Alison Stewart: Someone texted us, "Good luck with that Walter Cronkite thing." I would say I worked at CBS News for three years. I have opinions about it. The Tiffany Network. Some folks there are incredibly smart. Often, many of them are very arrogant. They are very stuck in their ways. I spoke to someone who works at CBS News, and I said, "What's going on? What's happening?" They said, "I don't know." The answer was, "I don't know." What does that tell you based on what you've reported and what you've written about?
Clare Malone: I think it's first of all notable that in the past couple of days, they have offered buyouts to people at the CBS Evening News who, I think, they phrased it, "If you don't believe in our vision--"
Alison Stewart: "Hit the road. There's the door."
Clare Malone: "Hit the road." Yes, "There's the door." That will be coming in the next couple of weeks or a couple of months. There are layoffs widely understood to be happening soon. These are the first layoffs that Weiss will be in charge of.

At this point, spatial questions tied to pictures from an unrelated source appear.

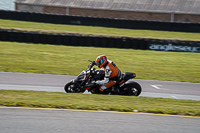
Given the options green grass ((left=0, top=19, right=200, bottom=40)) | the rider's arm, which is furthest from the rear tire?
green grass ((left=0, top=19, right=200, bottom=40))

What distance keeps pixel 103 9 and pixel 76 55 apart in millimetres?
22530

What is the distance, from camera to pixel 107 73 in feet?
33.1

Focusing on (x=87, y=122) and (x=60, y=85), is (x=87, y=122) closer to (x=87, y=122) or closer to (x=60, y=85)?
(x=87, y=122)

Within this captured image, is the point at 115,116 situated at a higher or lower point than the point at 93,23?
lower

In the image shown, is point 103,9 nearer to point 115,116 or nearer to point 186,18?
point 186,18

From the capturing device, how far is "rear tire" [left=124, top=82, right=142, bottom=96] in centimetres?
1035

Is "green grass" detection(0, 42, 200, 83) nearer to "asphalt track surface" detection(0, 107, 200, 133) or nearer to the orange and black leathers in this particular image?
the orange and black leathers

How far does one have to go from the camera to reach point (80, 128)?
20.7 ft

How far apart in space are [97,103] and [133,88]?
2.35 meters

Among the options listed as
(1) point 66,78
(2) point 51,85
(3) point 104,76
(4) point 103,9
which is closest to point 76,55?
(1) point 66,78

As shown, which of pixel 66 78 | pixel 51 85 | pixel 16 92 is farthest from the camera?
pixel 66 78

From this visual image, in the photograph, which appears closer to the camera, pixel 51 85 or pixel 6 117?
pixel 6 117

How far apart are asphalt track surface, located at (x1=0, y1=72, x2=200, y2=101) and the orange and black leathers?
1536 millimetres

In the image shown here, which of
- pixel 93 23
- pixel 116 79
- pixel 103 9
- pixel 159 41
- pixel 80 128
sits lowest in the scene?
pixel 80 128
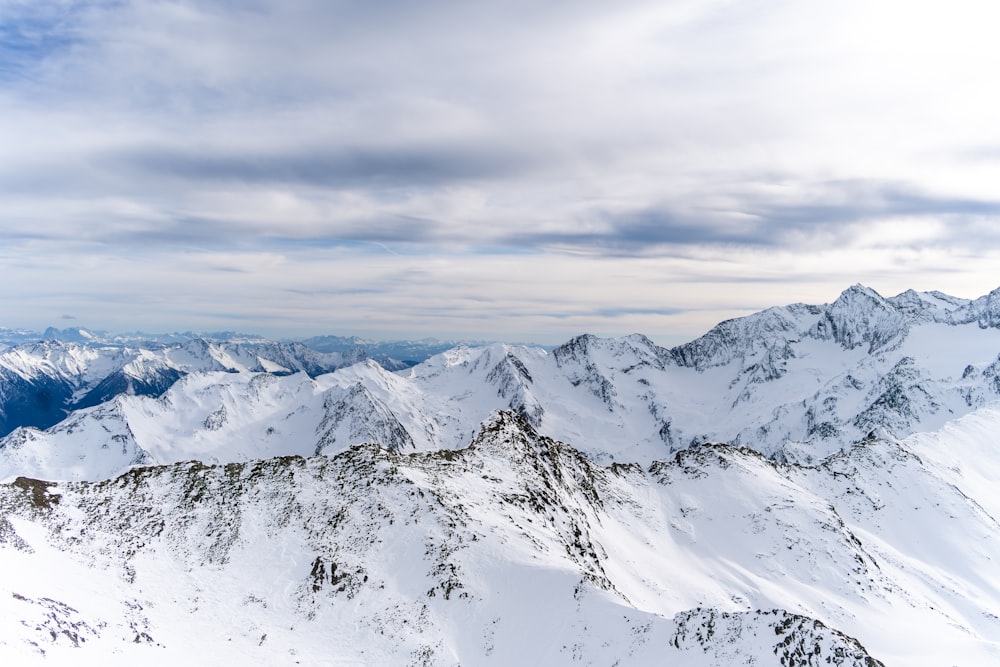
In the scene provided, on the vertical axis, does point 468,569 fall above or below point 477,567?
below

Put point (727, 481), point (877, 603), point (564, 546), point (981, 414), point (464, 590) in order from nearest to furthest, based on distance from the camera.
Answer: point (464, 590), point (564, 546), point (877, 603), point (727, 481), point (981, 414)

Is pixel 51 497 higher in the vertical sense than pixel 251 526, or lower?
higher

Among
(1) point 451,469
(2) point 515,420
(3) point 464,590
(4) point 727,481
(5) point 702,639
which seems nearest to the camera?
(5) point 702,639

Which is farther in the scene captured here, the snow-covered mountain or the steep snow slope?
the steep snow slope

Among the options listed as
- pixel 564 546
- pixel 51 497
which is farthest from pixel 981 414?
pixel 51 497

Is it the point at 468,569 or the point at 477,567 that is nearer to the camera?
the point at 468,569

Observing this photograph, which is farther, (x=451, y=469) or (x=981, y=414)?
(x=981, y=414)

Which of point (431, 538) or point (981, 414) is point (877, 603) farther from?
point (981, 414)

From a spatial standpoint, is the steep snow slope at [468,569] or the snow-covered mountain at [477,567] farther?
the steep snow slope at [468,569]
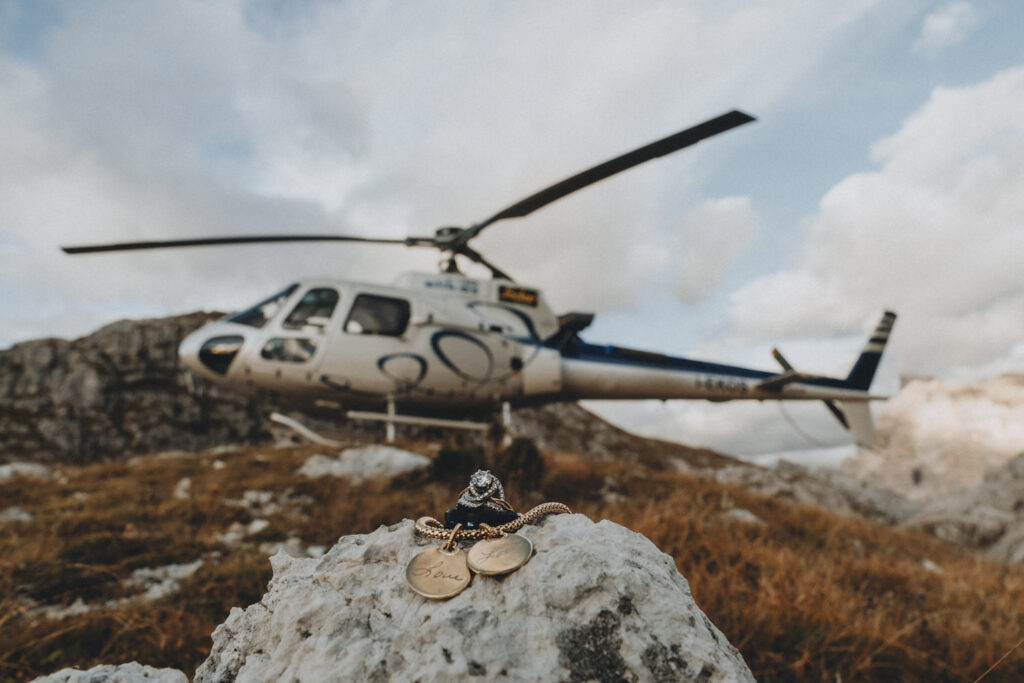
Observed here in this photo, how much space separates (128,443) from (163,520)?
4283 cm

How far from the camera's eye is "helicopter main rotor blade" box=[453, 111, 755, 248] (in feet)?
17.9

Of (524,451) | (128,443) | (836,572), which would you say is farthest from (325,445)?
(128,443)

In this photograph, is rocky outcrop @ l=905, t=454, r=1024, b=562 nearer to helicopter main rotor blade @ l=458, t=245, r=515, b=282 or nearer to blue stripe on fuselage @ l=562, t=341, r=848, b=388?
blue stripe on fuselage @ l=562, t=341, r=848, b=388

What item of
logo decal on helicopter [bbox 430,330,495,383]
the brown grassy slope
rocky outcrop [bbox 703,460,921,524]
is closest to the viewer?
the brown grassy slope

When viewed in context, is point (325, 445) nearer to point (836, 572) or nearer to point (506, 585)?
point (836, 572)

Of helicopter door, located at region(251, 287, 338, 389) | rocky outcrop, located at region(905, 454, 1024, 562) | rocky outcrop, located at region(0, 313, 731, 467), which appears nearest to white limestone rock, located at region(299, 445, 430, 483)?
helicopter door, located at region(251, 287, 338, 389)

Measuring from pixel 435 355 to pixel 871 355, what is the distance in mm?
10862

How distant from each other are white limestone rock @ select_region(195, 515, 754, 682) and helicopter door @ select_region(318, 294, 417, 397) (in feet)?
25.1

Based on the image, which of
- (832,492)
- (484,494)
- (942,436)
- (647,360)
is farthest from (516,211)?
(942,436)

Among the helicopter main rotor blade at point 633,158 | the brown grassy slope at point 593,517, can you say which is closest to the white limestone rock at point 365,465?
the brown grassy slope at point 593,517

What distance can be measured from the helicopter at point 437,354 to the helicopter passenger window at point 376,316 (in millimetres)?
18

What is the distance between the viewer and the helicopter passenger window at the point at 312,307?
8703 millimetres

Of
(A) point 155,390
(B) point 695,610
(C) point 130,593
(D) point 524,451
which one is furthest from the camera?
(A) point 155,390

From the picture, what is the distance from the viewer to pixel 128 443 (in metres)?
39.0
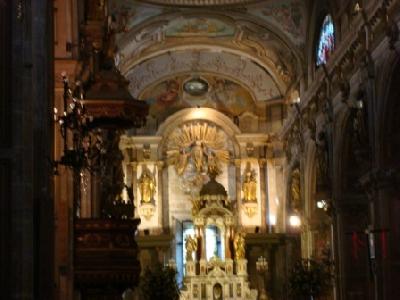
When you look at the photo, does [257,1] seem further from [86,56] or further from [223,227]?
[86,56]

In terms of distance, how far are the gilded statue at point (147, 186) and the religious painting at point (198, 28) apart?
19.2ft

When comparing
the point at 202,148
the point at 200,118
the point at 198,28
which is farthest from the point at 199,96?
the point at 198,28

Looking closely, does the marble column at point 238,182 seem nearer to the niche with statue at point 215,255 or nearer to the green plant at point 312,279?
the niche with statue at point 215,255

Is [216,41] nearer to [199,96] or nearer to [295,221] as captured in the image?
[199,96]

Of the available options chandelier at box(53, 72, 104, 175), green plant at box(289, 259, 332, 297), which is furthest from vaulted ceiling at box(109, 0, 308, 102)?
chandelier at box(53, 72, 104, 175)

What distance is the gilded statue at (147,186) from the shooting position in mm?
32844

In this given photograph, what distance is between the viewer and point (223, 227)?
31609mm

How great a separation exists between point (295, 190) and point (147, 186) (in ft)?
20.9

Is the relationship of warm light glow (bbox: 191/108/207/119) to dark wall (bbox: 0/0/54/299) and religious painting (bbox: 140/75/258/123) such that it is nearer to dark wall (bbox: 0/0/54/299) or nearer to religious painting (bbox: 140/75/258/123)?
religious painting (bbox: 140/75/258/123)

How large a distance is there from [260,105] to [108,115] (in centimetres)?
2081

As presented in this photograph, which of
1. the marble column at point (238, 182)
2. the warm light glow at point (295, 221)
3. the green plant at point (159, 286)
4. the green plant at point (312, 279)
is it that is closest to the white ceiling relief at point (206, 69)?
the marble column at point (238, 182)

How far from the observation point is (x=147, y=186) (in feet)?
108

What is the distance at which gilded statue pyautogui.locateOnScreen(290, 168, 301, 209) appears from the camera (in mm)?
28859

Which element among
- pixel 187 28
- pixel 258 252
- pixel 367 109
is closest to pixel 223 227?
pixel 258 252
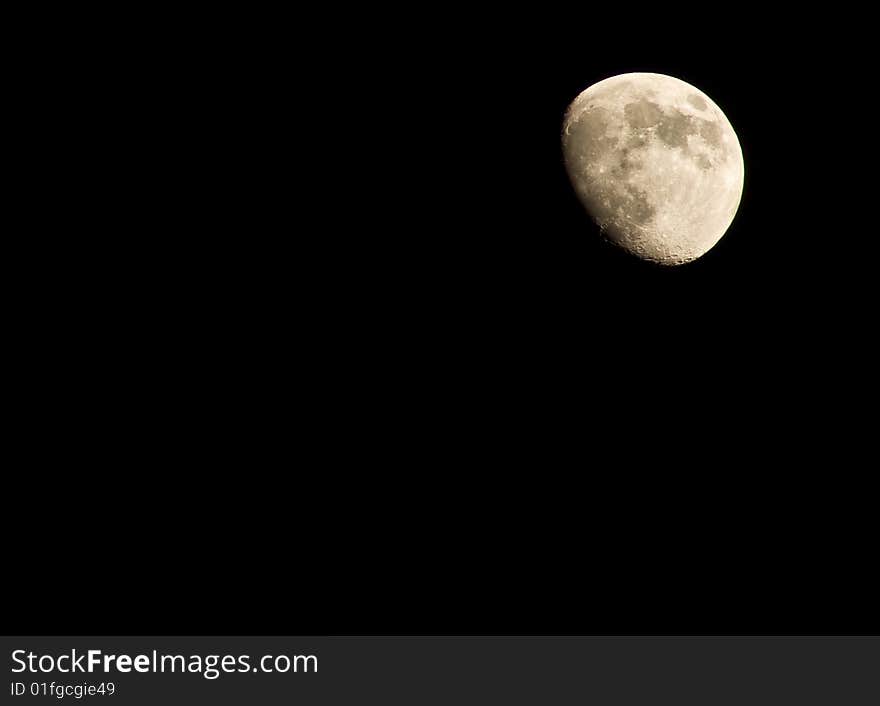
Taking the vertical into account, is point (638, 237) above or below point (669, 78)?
below

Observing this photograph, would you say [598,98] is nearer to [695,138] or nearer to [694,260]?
[695,138]

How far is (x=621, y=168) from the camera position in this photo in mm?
3338

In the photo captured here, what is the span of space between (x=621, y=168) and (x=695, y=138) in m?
0.42

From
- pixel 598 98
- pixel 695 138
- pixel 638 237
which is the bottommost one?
pixel 638 237

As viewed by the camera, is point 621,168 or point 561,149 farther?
point 561,149
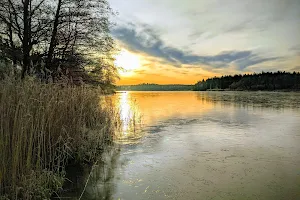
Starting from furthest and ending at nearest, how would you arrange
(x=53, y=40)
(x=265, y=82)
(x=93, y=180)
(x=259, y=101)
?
(x=265, y=82) → (x=259, y=101) → (x=53, y=40) → (x=93, y=180)

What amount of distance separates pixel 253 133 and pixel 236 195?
210 inches

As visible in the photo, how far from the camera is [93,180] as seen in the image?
411cm

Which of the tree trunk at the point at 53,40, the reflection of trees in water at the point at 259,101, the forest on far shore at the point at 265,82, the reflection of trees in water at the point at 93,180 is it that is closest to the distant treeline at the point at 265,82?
the forest on far shore at the point at 265,82

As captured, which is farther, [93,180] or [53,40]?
[53,40]

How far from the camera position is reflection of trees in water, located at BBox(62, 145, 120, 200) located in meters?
3.55

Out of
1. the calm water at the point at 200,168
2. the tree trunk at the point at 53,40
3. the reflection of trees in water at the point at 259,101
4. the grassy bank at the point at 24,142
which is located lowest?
the calm water at the point at 200,168

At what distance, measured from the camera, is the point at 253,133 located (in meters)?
8.27

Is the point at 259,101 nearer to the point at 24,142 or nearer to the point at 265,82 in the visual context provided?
the point at 24,142

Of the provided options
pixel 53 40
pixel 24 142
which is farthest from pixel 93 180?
pixel 53 40

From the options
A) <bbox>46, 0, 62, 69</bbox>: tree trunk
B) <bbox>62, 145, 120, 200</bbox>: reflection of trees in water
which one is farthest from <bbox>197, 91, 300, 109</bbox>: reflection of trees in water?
<bbox>62, 145, 120, 200</bbox>: reflection of trees in water

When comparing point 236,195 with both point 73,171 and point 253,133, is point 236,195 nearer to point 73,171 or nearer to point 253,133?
point 73,171

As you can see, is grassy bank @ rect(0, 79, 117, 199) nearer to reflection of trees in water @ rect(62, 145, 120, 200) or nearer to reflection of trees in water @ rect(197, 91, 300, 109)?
reflection of trees in water @ rect(62, 145, 120, 200)

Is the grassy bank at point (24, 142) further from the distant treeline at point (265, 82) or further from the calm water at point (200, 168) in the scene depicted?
the distant treeline at point (265, 82)

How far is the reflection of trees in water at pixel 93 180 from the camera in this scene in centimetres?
355
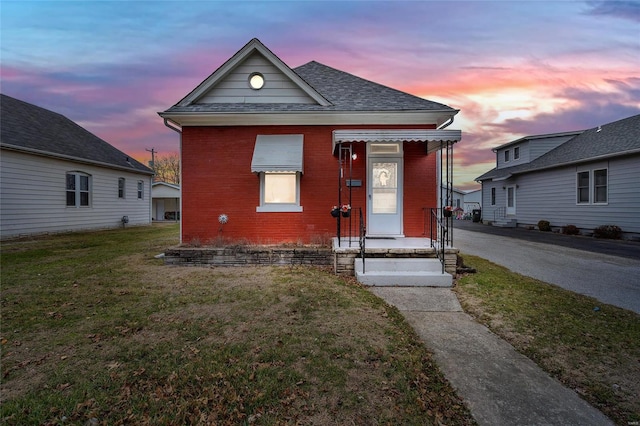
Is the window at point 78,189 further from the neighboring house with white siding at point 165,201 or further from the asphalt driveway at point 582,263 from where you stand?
the asphalt driveway at point 582,263

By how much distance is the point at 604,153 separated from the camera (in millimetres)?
13742

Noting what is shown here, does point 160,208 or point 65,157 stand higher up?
point 65,157

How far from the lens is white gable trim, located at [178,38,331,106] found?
8.91 metres

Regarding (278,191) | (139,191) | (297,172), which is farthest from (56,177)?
(297,172)

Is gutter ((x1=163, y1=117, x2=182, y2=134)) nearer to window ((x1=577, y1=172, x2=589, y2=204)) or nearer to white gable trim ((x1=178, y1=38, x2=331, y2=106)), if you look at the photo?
white gable trim ((x1=178, y1=38, x2=331, y2=106))

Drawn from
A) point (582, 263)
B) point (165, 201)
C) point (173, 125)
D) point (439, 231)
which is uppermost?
point (173, 125)

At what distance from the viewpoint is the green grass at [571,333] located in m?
2.73

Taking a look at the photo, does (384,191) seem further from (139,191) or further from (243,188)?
(139,191)

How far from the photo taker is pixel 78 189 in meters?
15.7

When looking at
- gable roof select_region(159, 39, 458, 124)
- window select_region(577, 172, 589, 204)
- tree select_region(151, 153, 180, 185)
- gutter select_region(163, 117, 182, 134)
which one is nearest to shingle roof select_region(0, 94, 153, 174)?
gutter select_region(163, 117, 182, 134)

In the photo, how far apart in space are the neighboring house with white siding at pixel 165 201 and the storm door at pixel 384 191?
87.2ft

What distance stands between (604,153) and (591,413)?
1666 cm

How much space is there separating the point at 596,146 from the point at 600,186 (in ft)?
8.67

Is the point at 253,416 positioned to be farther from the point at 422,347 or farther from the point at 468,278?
the point at 468,278
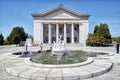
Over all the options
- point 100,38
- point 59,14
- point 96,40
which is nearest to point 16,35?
point 59,14

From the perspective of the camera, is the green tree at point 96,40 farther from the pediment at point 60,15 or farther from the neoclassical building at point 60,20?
the pediment at point 60,15

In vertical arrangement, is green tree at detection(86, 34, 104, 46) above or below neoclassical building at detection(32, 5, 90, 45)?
below

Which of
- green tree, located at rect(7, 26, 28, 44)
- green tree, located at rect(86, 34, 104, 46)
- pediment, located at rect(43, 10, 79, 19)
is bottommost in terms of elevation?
green tree, located at rect(86, 34, 104, 46)

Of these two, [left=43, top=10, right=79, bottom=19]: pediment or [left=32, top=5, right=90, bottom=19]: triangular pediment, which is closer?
[left=32, top=5, right=90, bottom=19]: triangular pediment

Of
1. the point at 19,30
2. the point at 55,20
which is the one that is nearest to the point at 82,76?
the point at 55,20

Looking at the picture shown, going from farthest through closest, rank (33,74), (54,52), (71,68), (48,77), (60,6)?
1. (60,6)
2. (54,52)
3. (71,68)
4. (33,74)
5. (48,77)

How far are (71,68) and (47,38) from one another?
46.6 meters

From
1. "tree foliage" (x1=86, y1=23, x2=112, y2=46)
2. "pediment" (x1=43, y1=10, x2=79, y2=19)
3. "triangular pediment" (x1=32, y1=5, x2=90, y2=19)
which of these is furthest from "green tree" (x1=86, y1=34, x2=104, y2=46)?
"pediment" (x1=43, y1=10, x2=79, y2=19)

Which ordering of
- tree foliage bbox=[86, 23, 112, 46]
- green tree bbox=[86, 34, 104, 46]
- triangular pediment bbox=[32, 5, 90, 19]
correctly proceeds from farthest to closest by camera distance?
1. triangular pediment bbox=[32, 5, 90, 19]
2. tree foliage bbox=[86, 23, 112, 46]
3. green tree bbox=[86, 34, 104, 46]

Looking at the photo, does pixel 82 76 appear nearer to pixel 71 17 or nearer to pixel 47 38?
pixel 71 17

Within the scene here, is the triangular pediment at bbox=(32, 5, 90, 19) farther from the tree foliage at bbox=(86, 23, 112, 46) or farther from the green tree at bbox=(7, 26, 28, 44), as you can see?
the green tree at bbox=(7, 26, 28, 44)

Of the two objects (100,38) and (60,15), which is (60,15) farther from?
(100,38)

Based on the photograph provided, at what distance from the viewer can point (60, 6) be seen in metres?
49.9

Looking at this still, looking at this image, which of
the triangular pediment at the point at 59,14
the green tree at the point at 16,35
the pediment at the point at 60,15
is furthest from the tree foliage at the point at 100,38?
the green tree at the point at 16,35
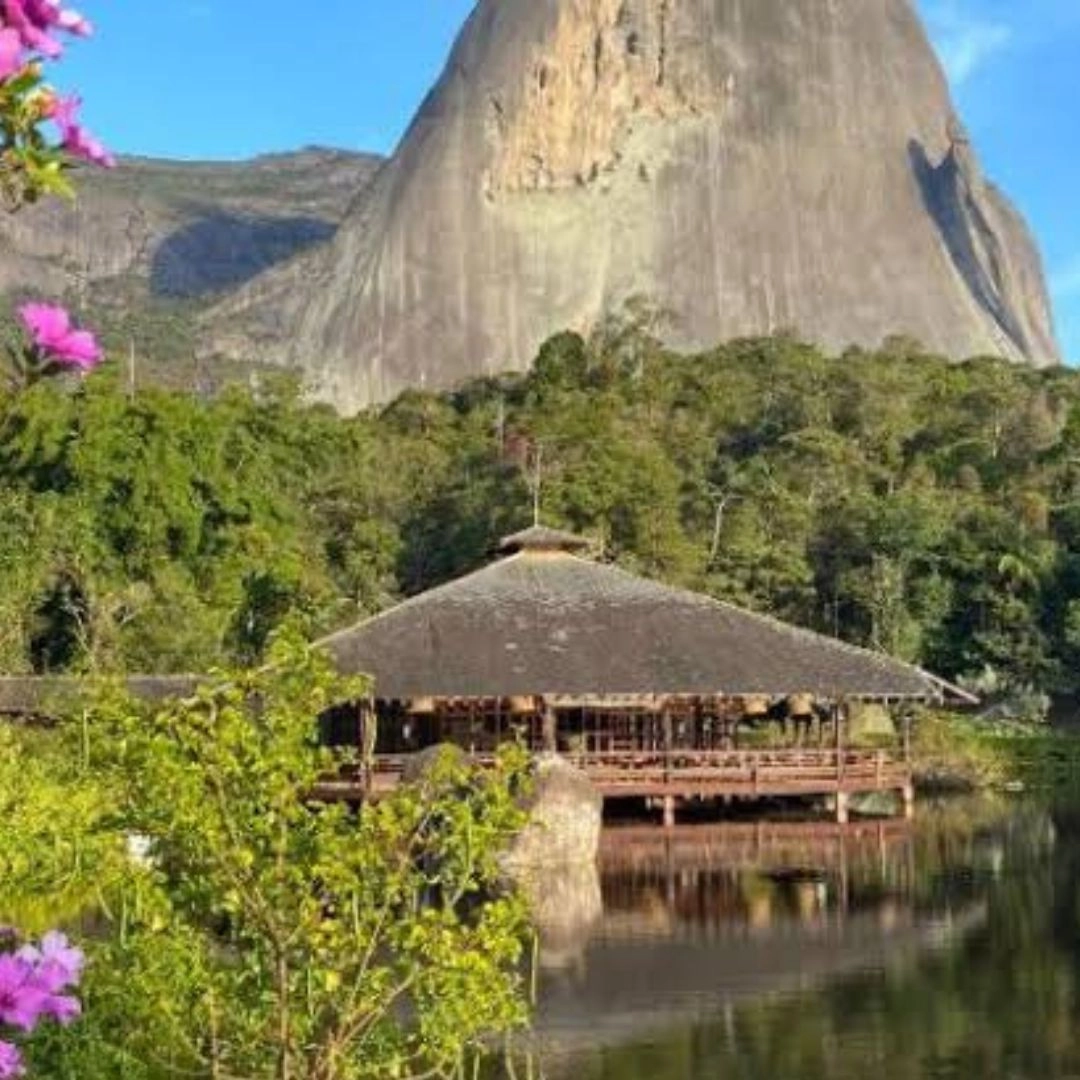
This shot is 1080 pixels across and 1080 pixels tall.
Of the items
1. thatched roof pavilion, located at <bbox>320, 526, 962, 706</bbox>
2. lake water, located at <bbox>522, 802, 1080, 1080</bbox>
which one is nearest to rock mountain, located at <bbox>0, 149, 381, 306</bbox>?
thatched roof pavilion, located at <bbox>320, 526, 962, 706</bbox>

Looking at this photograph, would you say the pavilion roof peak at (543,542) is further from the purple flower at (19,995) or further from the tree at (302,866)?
the purple flower at (19,995)

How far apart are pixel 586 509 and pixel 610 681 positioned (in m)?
14.5

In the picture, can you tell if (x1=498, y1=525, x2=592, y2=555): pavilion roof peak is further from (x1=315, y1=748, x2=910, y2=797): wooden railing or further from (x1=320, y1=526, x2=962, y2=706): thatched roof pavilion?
(x1=315, y1=748, x2=910, y2=797): wooden railing

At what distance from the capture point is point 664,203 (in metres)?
78.6

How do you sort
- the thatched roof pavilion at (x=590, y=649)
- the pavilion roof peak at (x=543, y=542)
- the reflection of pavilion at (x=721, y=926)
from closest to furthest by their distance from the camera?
1. the reflection of pavilion at (x=721, y=926)
2. the thatched roof pavilion at (x=590, y=649)
3. the pavilion roof peak at (x=543, y=542)

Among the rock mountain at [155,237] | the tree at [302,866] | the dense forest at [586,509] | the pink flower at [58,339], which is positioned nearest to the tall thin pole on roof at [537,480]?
the dense forest at [586,509]

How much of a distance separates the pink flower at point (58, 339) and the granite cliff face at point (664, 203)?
71.9 meters

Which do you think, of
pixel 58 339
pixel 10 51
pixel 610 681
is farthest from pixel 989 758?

I think that there is going to be a culling of the herd. Now, will that be ideological, or will it be the kind of "Are you with the plan or not?" That is a question-
Alison Stewart: That's good. That's an important question.
Clare Malone: -I don't know the answer to, and I don't think people inside the network know the answer to. I think Bari Weiss, if she were sitting here, would say, "I want the ideological diversity, but I want people who are down with the plan. I want the younger, smarter thinkers." Listen, The New Yorker did a lot of reporting about 60 Minutes' culture in particular as being very political, lots of gender harassment.
Alison Stewart: All true.
Clare Malone: Yes.
Alison Stewart: I worked there.
Clare Malone: A place that has a very difficult, calcified, sclerotic culture, I think, as Weiss would say. I don't think people know what's happening there. I think some people are like, "Get me out of here. I don't want to be part of this," and some people, TV pays well, let me tell you that. TV pays a lot better than print journalism. I think a lot of people, it's to their financial benefit to try to figure it out and make it work. This is a huge platform.
Those are all real things that are going on, but I do think it's a real moment of uncertainty. What does her vision actually look like? I don't think we can really tell, but I don't think it will be-- I think it looks a lot more like Andrew Huberman as CBS contributor than Walter Cronkite.
Alison Stewart: You should read the piece. It's called Inside Bari Weiss's Hostile Takeover of CBS News. New Yorker's Clare Malone has been my guest. Thank you so much for being with us.
Clare Malone: Thank you for having me.